Accessibility¶
What is Accessibility¶
Accessibility features allow people with disabilities to access various types of software. In the case of RetroArch, the accessibility feature allows blind users to navigate the menus of RetroArch using the OS Narrator. Combined with the AI Service's Speech and Narrator modes, this can open up a large number of video games to blind players that couldn't play them beforehand. Windows, MacOS, and Linux are the supported platforms.
How to enable Accessibility¶
While Accessibility has been available in RetroArch since v1.8.2, it is turned off by default. One can turn it on from the in-RetroArch menu in one of two ways. For the XMB theme (default before v1.8.5) by pressing: right, up seven times, enter (or x on Linux), and then right, or for the Ozone theme (default v1.8.5 and later) by pressing: left, down, right, up seven times, enter (x on linux), and then right. Otherwise, running the RetroArch executable with the --accessibility flag will override the configuration setting, and turn on accessibility. For blind users, the command is as follows: "retroarch, space, two dashes, accessibility" For a complete guide on using Retroarch with accessibility features, see This guide
OS requirements¶
RetroArch uses the OS narrator to speak out text.
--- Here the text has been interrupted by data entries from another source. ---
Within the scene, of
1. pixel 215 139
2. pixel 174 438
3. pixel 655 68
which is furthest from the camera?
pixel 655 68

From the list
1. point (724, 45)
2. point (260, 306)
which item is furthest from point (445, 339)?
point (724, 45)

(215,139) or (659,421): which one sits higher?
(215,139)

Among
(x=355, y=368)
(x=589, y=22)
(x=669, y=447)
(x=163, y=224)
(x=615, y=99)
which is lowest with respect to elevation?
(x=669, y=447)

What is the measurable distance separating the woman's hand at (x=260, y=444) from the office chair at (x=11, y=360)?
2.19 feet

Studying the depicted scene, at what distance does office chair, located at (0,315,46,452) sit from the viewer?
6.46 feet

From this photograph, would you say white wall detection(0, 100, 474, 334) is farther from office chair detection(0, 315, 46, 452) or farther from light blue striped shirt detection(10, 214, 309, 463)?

On Windows, this is the Microsoft Narrator, on MacOS, it is the "say" command, and on linux, it is the "espeak" command. If the narrator is not speaking any text, you can try installing the additional voice packs for your system language
- Windows voice install guide
- MacOS voice install guide
- On Ubuntu Linux, you can install espeak by running
sudo apt-get install espeak
in a terminal window, andsudo apt-get install espeak-data
to install additional language voice packs.
AI Service Text-to-Speech¶
To use the AI Service with the Accessibility narrator, see the AI Service doc page.